J1.4 A Probabilistic Approach to Climate Downscaling: Flexibility, and Realistic Representation of Extremes

Tuesday, 24 January 2017: 9:15 AM
602 (Washington State Convention Center )
Daniel J. Vimont, University of Wisconsin, Madison, WI; and D. J. Lorenz and M. Kirchmeier

Adaptation to climate variability and climate change is a complex problem that requires both understanding of global- and regional-scale climate, and an appreciation of the social setting within which the adaptation is occurring. On the physical side, developing climate information on a regional scale requires understanding and representation of both global and regional processes that contribute to producing regional responses to climate variability and change. Production of relevant climate information also requires an appreciation of the interdisciplinary social setting within which adaptation is occurring. Unfortunately, the complexity of the problem precludes a priori knowledge of what information is necessary from decision-making communities. As such, downscaling methods should be flexible enough to adapt to a wide range of potential applications.

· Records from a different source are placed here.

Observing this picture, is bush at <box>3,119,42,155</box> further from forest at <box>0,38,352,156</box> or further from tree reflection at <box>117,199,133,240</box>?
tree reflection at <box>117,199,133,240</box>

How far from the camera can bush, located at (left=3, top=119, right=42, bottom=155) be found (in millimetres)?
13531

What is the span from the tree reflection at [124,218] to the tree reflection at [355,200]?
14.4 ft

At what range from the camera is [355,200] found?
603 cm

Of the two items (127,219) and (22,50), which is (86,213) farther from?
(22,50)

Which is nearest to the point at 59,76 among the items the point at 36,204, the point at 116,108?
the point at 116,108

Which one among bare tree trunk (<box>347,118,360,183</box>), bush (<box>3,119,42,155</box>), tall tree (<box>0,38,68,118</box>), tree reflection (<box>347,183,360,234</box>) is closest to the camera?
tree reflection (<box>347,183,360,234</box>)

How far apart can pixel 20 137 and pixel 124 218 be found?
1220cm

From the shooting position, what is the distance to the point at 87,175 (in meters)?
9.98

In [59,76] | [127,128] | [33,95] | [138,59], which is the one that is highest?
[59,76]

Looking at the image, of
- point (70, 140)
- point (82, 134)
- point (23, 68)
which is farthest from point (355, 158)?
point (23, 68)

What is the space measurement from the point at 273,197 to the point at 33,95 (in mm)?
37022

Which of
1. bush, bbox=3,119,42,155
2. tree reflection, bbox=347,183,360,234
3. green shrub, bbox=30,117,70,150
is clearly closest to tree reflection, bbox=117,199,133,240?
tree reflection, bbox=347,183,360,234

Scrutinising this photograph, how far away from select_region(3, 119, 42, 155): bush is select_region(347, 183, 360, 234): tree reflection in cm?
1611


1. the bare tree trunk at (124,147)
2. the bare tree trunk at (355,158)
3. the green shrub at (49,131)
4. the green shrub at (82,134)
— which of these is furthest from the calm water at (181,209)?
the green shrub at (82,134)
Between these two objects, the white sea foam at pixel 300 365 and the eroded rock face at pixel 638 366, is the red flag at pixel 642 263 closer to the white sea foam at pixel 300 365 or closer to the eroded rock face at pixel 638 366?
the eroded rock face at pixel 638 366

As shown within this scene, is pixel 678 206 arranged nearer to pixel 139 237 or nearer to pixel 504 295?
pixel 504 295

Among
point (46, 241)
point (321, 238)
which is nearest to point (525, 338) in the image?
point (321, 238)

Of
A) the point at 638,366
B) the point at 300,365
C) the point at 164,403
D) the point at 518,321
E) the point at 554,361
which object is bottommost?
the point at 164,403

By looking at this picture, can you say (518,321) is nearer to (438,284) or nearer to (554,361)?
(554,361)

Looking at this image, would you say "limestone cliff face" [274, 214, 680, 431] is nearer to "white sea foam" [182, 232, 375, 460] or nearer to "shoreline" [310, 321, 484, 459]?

The University of Wisconsin Probabilistic Downscaled data (UWPD) provides a very flexible downscaling product that can easily be integrated into existing research and assessment activities. The methodology was designed after conversations with a wide range of interdisciplinary researchers who identified characteristics of climate data that were needed for climate impact assessment. In particular, the data set retains probabilistic information about daily precipitation and temperature variations, which allows realistic representation of variance and extremes. The methodology will be briefly described, and a diverse set of examples of how the data have been used will be presented.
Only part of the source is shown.